** SUPPLIED ENTRIES follows **

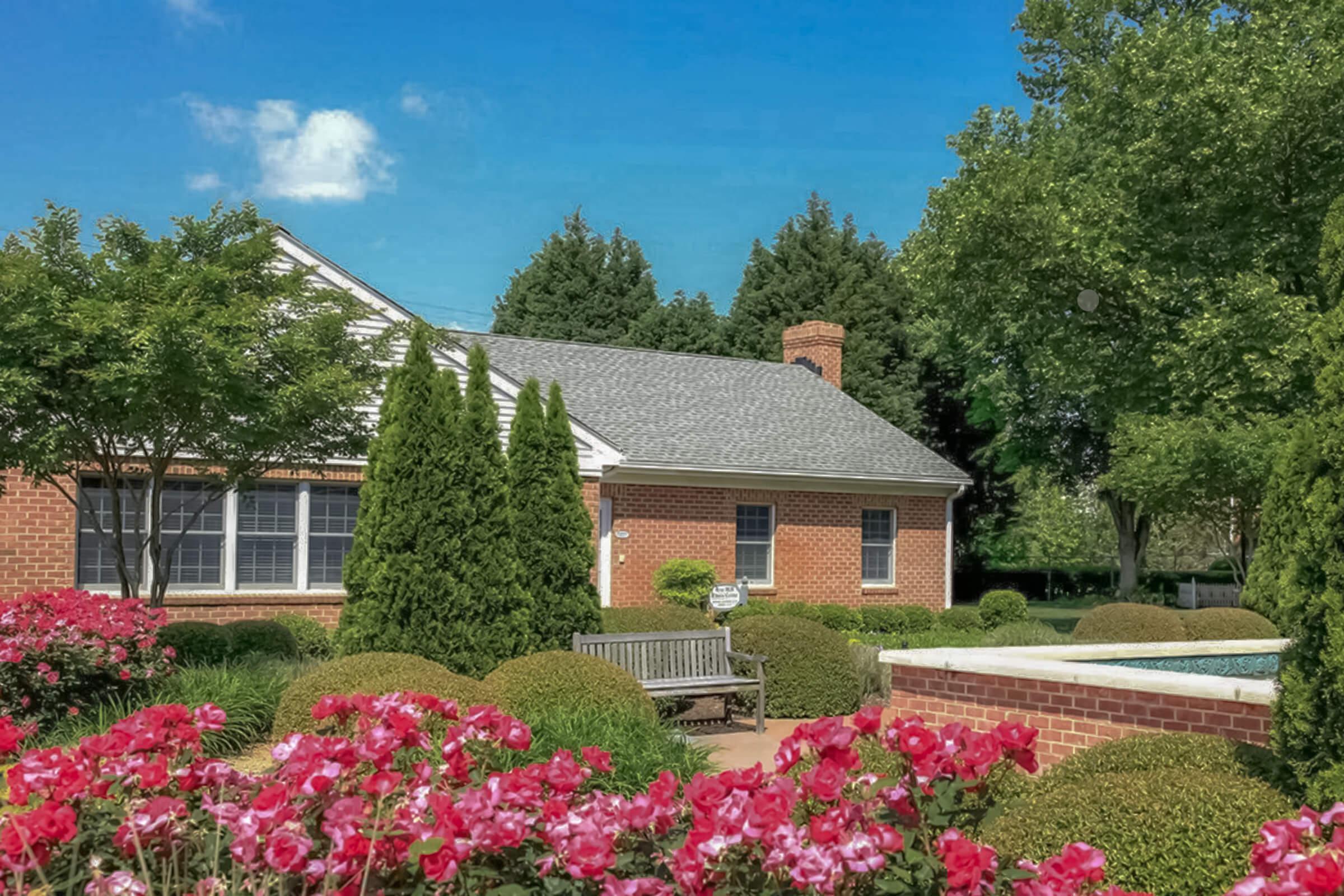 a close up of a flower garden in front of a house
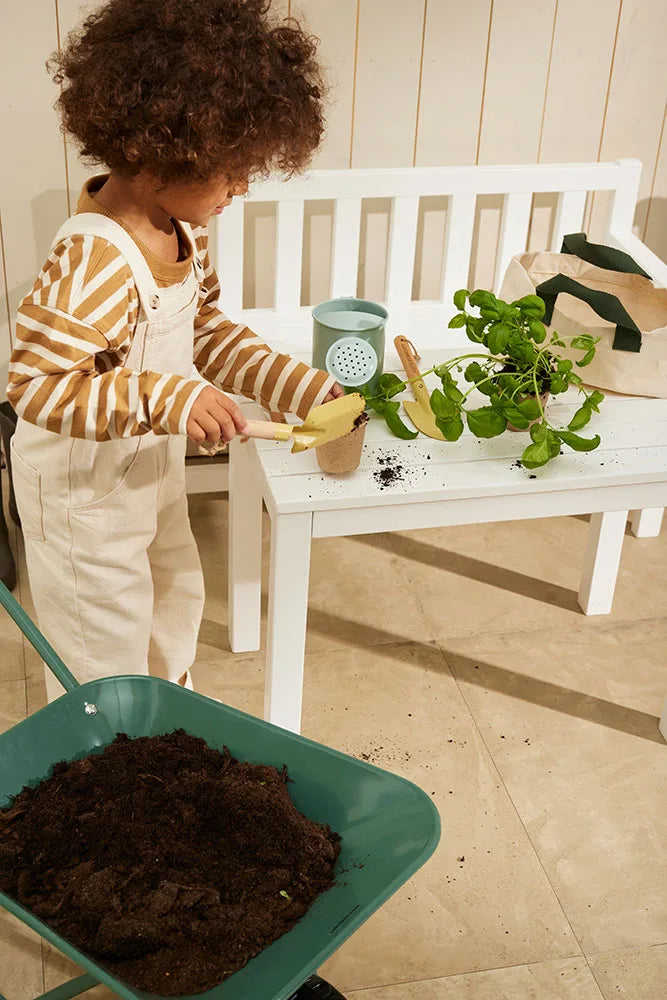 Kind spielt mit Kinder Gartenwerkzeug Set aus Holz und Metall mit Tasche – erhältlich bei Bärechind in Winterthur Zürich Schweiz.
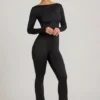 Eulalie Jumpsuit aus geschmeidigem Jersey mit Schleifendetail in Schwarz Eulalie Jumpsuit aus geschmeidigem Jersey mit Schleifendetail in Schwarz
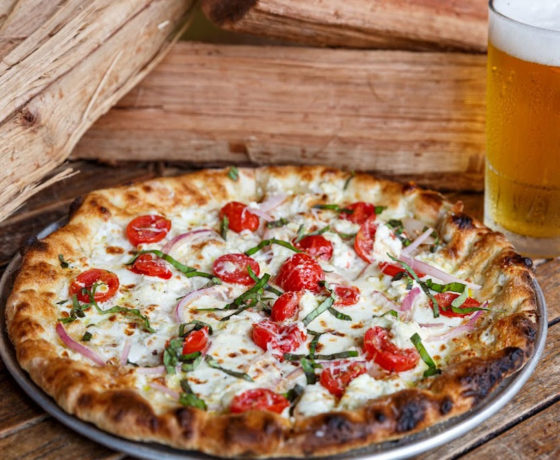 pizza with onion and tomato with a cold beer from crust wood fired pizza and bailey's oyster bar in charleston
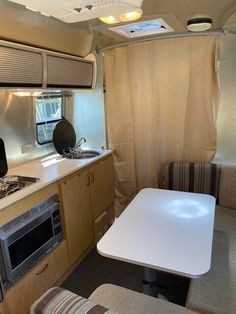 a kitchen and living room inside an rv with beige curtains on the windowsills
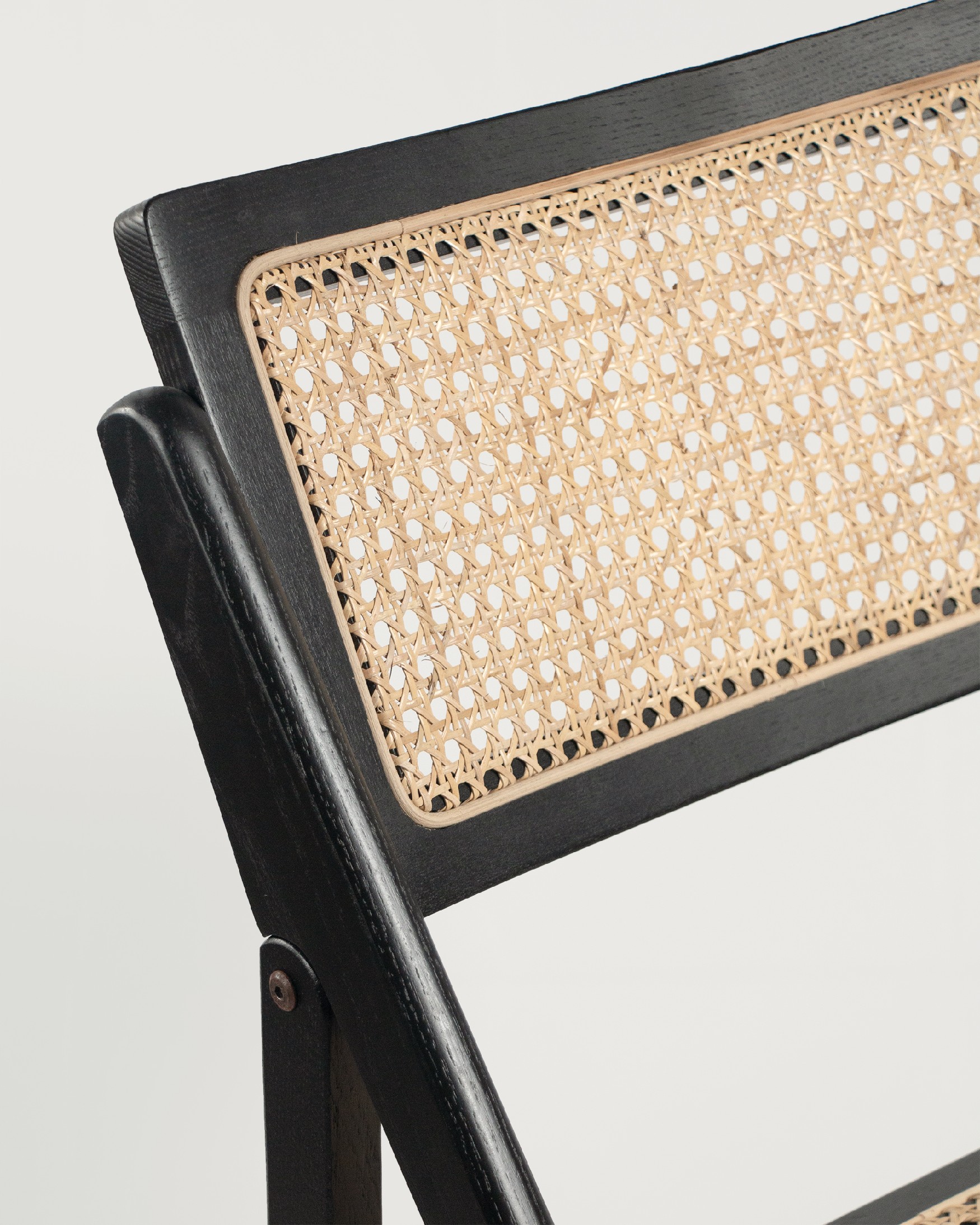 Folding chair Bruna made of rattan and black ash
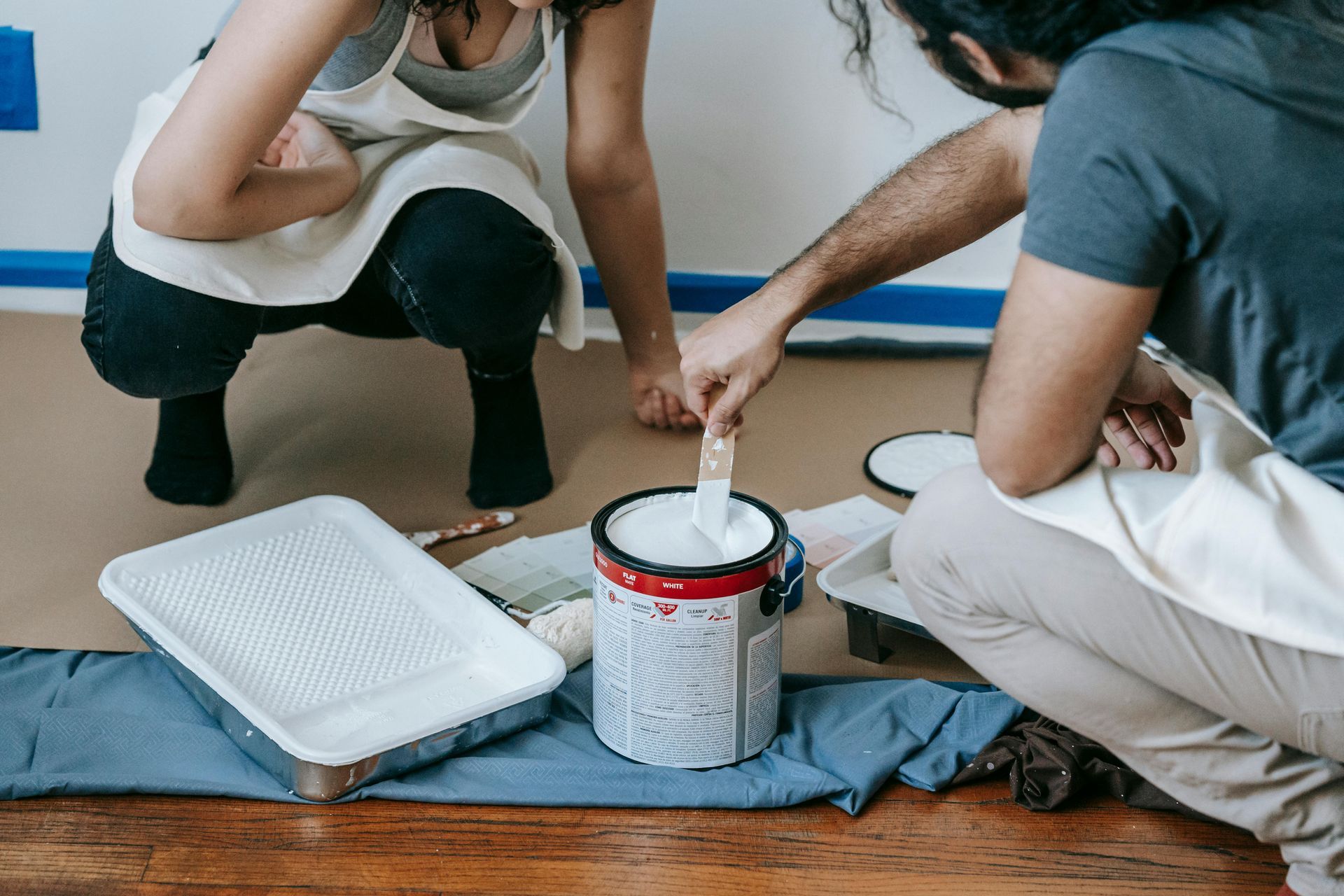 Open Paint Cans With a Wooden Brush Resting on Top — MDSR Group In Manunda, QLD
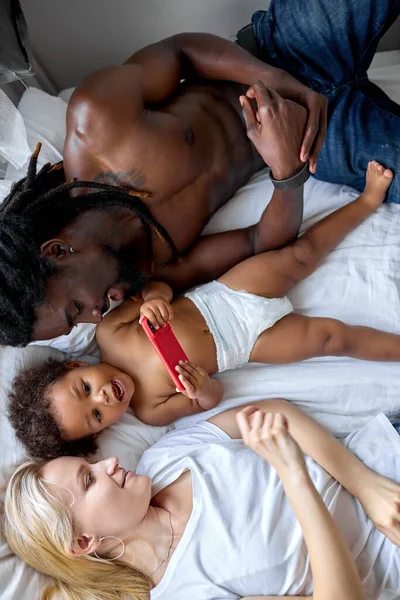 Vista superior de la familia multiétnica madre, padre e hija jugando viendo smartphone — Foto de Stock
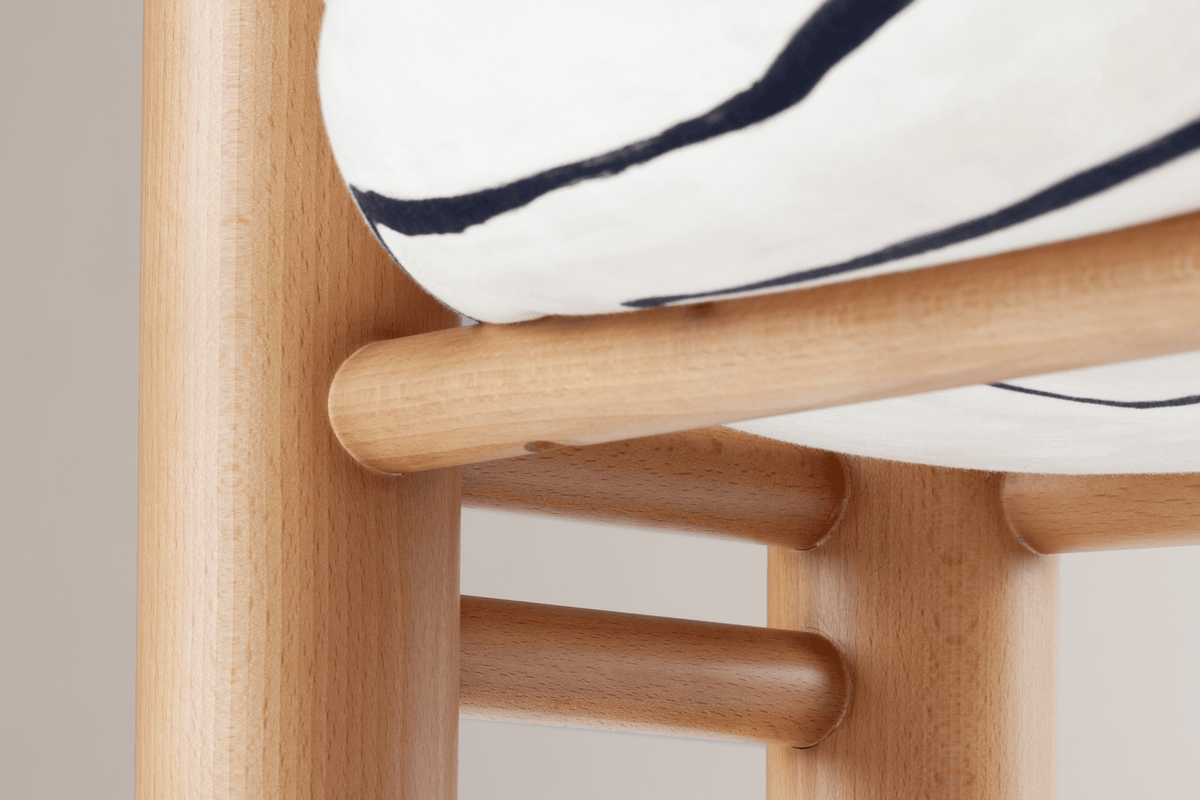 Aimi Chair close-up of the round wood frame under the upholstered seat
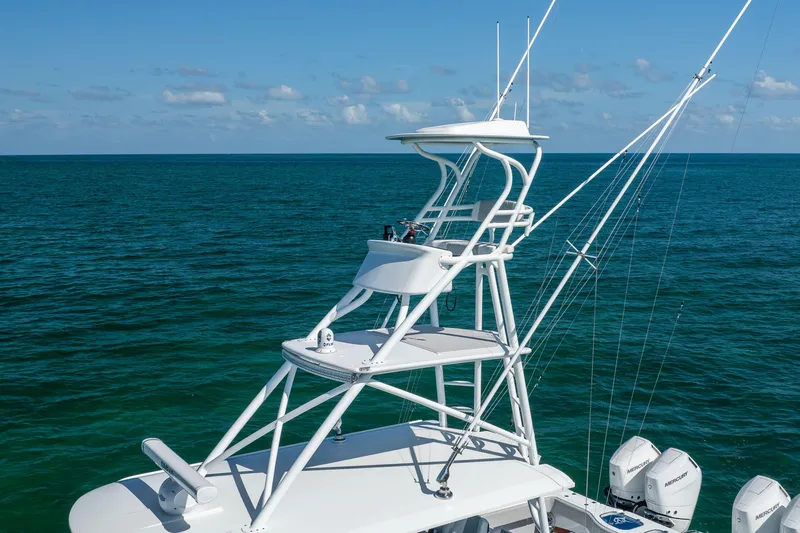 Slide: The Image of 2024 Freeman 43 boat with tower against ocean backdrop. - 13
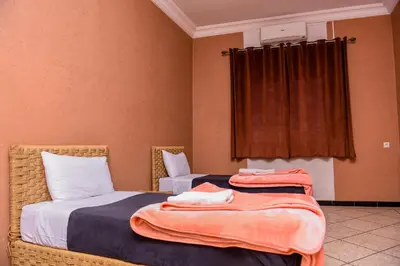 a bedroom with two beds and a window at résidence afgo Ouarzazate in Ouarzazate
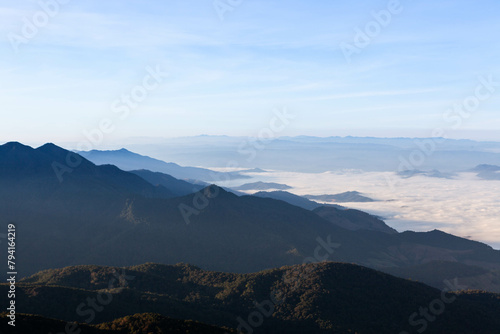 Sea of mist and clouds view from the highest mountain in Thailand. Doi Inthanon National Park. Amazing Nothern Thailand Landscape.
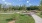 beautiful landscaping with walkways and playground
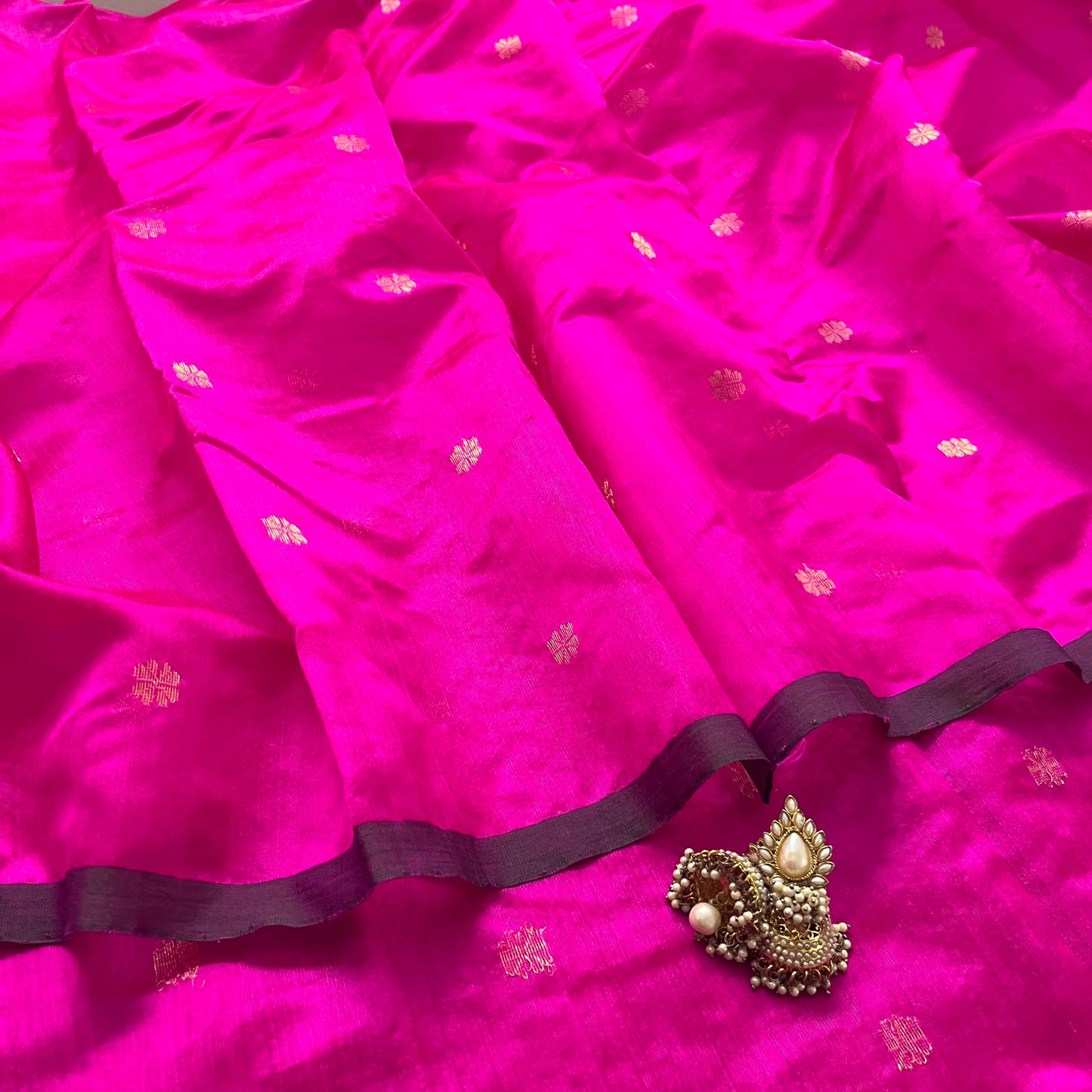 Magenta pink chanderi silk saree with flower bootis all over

** End of SUPPLIED ENTRIES **

> **WHAT THIS TASK INVOLVES**
Beginning at the line above that contains "pizza with onion" and going on through the line that contains "Open Paint Cans", please copy every line exactly, leaving the pictures out and adding nothing.

> **RESPONSE BELOW**
 pizza with onion and tomato with a cold beer from crust wood fired pizza and bailey's oyster bar in charleston
 a kitchen and living room inside an rv with beige curtains on the windowsills
 Folding chair Bruna made of rattan and black ash
 Open Paint Cans With a Wooden Brush Resting on Top — MDSR Group In Manunda, QLD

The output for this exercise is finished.